I wrote my post-graduate dissertation on homework and I think that this crisis is highlighting the existing concerns with homework. Does it help learning? Only in a limited way. The headlines of research (those that we always recite to Secondary students) show that those who complete their homework regularly do better in their GCSEs. That’s probably true. But the obvious, but largely unspoken side to this, is that those students are the ones who are likely to do better anyway.
Does it help those who struggle with learning? No, because most homework tasks are either practice of something that’s been done in school – which if they didn’t understand when teachers were explaining it to them, they’re certainly not going to understand at home – or they are a research-based task.

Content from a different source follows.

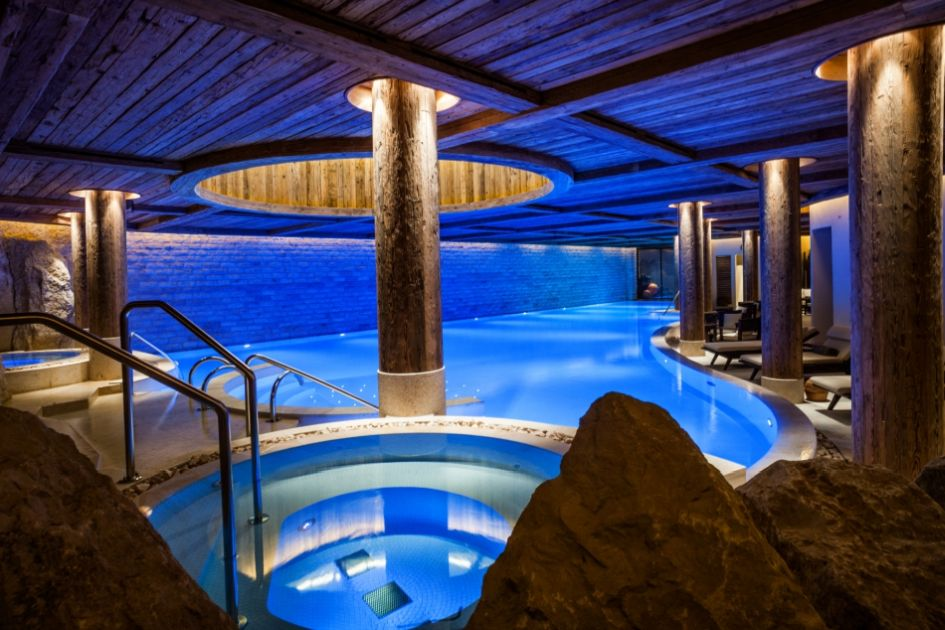 The vast indoor swimming pool with Jacuzzi baths at The Alpina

These are the ones that lots of us are setting now… watch this video and write down 5 things you notice about it; research 5 scientists and describe why they were important; take a virtual trip through the V&A museum and describe 3 things you liked and why. All good tasks – particularly at the moment when we don’t know when next we’ll all be sitting in a classroom together.. but the sorts of children that aren’t normally going to do this in class, or work more slowly than the others – are no more likely to do it now.
I’m not mocking the task – for many of us – particularly those who work in deprived Inner City schools we’re often competing against other students’ cultural capital and if our students have the time and are willing then tasks like these are invaluable at building that. But every day in a normal environment, they’re not.
My research showed me that homework was effective when achieving this outcome, but if the students aren’t doing it it doesn’t help them. It’s just a waste of time for the teacher to continually have to set homework to everyone, have to mark it and return it and check who’s done it. Let’s face it, if you know most of your students don’t do homework you don’t set anything meaningful, so then it’s not helping those who would do it anyway. But you can’t rely on it being done for the next lesson if it’s not going to be done by a majority.
There was some research a few years ago in the Netherlands that showed that there was at least one case when homework actually hindered attainment. This was when teachers had set homework that needed to be completed before the next lesson. Many of our students don’t have a place to work at home that’s suitable, or don’t have a computer to work on. If a significant group isn’t able to complete that homework then their results will be adversely affected.
There’s lots that will come out of this crisis. Maybe a willingness for students to engage with home learning, supported by their parents will be one of them. But more likely, it will be that homework in its traditional form doesn’t help most pupils, that Show My Homework and Google Classrooms only help those with not only a good internet connection at home, but access to an actual computer (you can’t download a set of questions, type an essay and resubmit on a phone) and that therefore it’s time to re-appraise traditional learning and the curriculum. That’s something that’s definitely ripe for a re-appraisal.